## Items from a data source
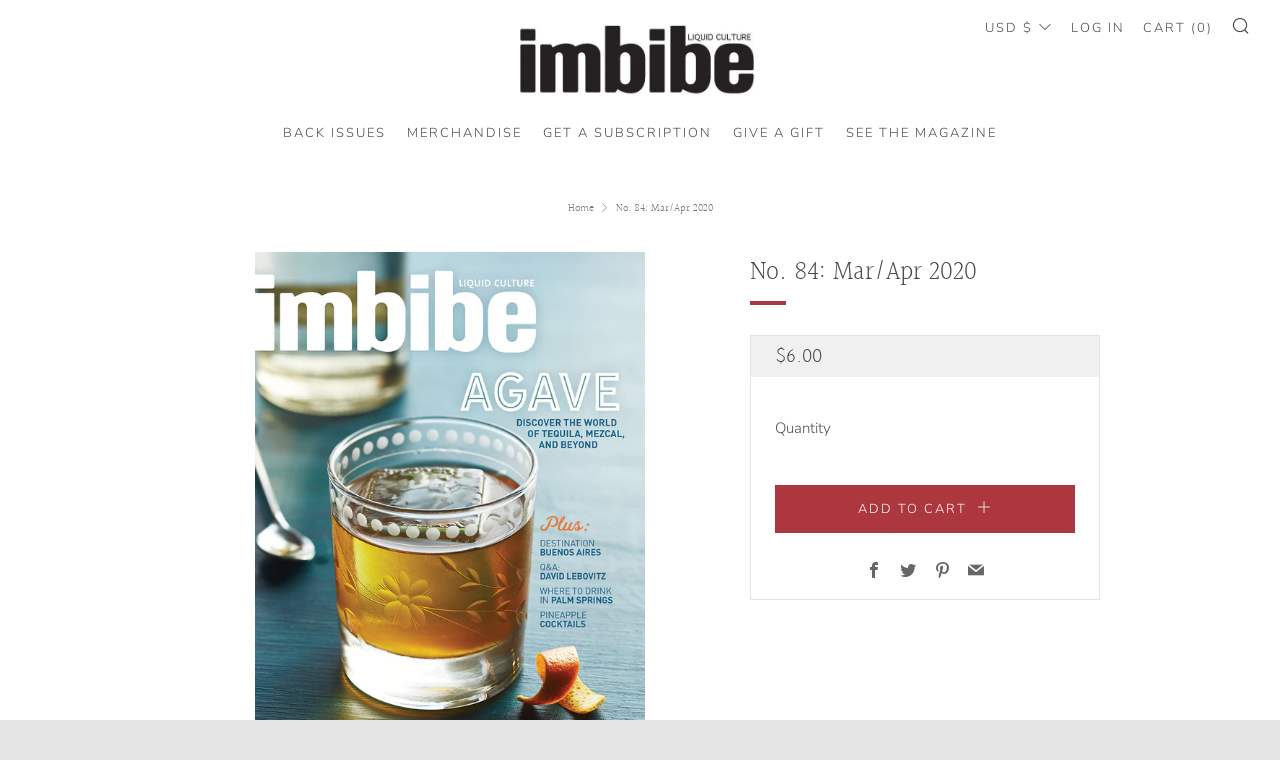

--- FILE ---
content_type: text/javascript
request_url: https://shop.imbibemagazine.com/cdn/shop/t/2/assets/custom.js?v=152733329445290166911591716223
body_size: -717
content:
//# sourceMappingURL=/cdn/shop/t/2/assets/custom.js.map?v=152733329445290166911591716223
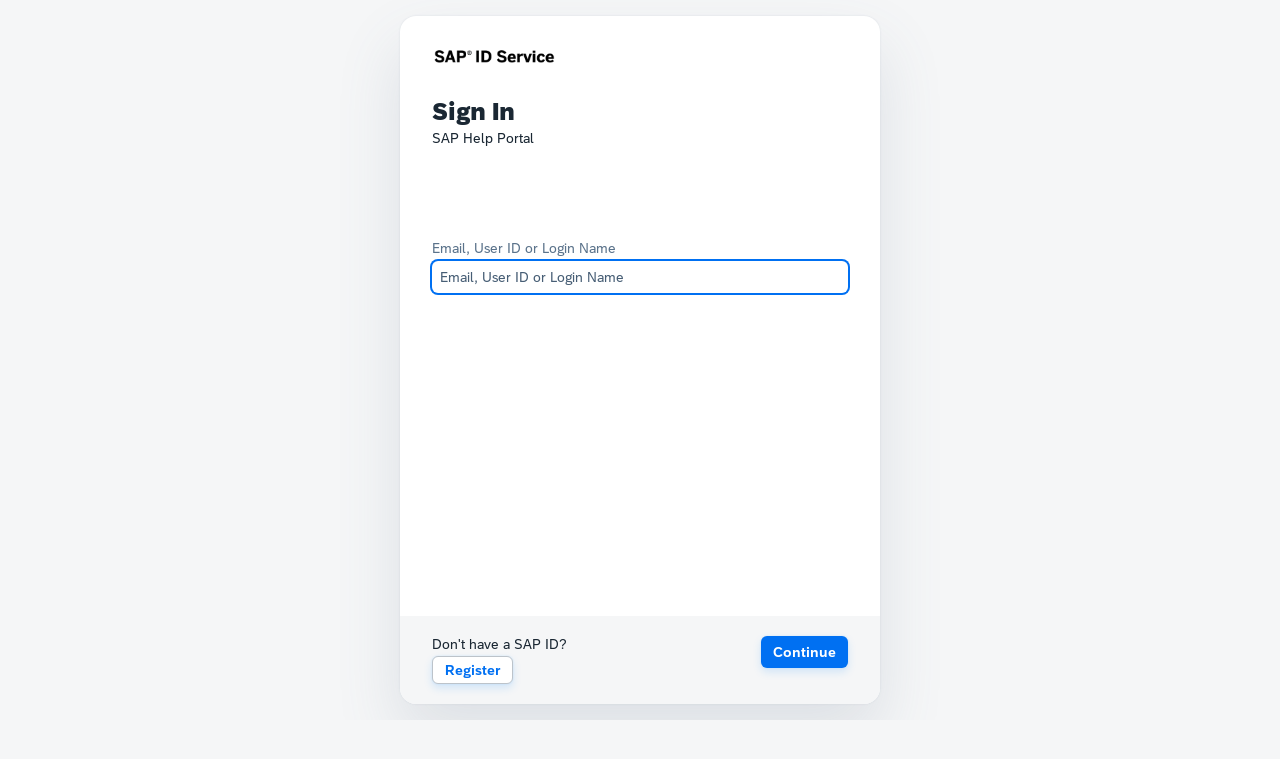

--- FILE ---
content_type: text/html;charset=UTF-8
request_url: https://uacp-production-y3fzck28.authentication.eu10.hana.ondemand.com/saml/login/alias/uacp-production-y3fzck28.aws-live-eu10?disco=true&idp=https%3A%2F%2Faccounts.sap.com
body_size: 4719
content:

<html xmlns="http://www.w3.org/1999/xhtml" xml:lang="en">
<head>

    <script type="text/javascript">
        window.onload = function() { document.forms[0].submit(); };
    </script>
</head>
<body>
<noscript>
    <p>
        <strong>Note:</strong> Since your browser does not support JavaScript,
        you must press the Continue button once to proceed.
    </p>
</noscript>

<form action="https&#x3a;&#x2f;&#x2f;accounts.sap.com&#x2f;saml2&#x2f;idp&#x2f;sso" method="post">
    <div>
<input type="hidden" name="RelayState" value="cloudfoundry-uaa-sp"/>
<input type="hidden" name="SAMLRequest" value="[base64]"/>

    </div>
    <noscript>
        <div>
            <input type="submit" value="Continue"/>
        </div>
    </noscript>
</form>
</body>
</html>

## Exercise description
Each record must be repeated verbatim, and no picture may appear in the copy.

## Expected answer
--- FILE ---
content_type: text/javascript
request_url: https://shop.imbibemagazine.com/cdn/shop/t/2/assets/custom.js?v=152733329445290166911591716223
body_size: -717
content:
//# sourceMappingURL=/cdn/shop/t/2/assets/custom.js.map?v=152733329445290166911591716223

--- FILE ---
content_type: text/html;charset=UTF-8
request_url: https://uacp-production-y3fzck28.authentication.eu10.hana.ondemand.com/saml/login/alias/uacp-production-y3fzck28.aws-live-eu10?disco=true&idp=https%3A%2F%2Faccounts.sap.com
body_size: 4719
content:

<html xmlns="http://www.w3.org/1999/xhtml" xml:lang="en">
<head>

    <script type="text/javascript">
        window.onload = function() { document.forms[0].submit(); };
    </script>
</head>
<body>
<noscript>
    <p>
        <strong>Note:</strong> Since your browser does not support JavaScript,
        you must press the Continue button once to proceed.
    </p>
</noscript>

<form action="https&#x3a;&#x2f;&#x2f;accounts.sap.com&#x2f;saml2&#x2f;idp&#x2f;sso" method="post">
    <div>
<input type="hidden" name="RelayState" value="cloudfoundry-uaa-sp"/>
<input type="hidden" name="SAMLRequest" value="[base64]"/>

    </div>
    <noscript>
        <div>
            <input type="submit" value="Continue"/>
        </div>
    </noscript>
</form>
</body>
</html>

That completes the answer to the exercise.